List of tasks
1. According to the forum post about the self-proclaimed Atlantean, what language is the cuss word "Maegnas Graekos malaka" in?
2. Write what follows the last sentence of the forum post about the self-proclaimed Atlantean, in the same voice.

** start Passage given **

Small things amuse small minds, like theirs.


With the notable exception (yes, that is ONE exception only!!!) which of your posts was "small"??? I am referring to the "other" thread, where I was as misfortunate as to encounter a royal, majestic and divine Atlantean that offered me plenty of evidence (and how rude of me to demand evidence, what religion ever offered evidence??), evidence like "why don't you just suck it up and believe?" or "my father told me I descent from Kings of Portugal" - btw, my grandfather told me I do NOT descent from Kings of any place, alright? - or "Maegnas Graekos malaka", which is a cuss word in Greek, the last one.

** end Passage given **
** start Supplied information **

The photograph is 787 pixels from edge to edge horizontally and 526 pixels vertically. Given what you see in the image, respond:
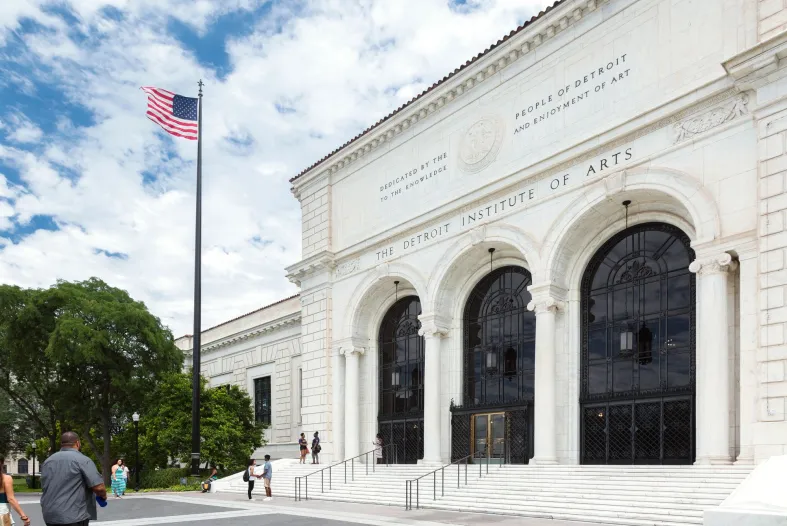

** end Supplied information **

Expected results
1. Greek.

2.
Yes, OP, this thread is bound to "sink", not because it does discuss something different than Aejorian theology and royal madness but because all what was posted there, in its endless entirety and meaninglessness will be posted here too, word for word, anagram for anagram, number by number, until we all desire the sweet release of death, migration to a place where Atlantis was never heard of OR a trip to Azores to settle the score


and how exactly those that have a different opinion than the holy Aejorian one can "disrupt important research"? Do we alter the universe you live in? You saw JA MN in person, you can pull the strings to evaporate us and set things back to normal - a universe with only one inhabitant where nobody disagrees, nobody thinks otherwise, nobody thinks! You are the Atlantean that descents from Kings, right? You can do it!

As I said again, once or twice (or 100 times before, same difference, you won't EVER answer):


Where is the material evidence of what you preach?????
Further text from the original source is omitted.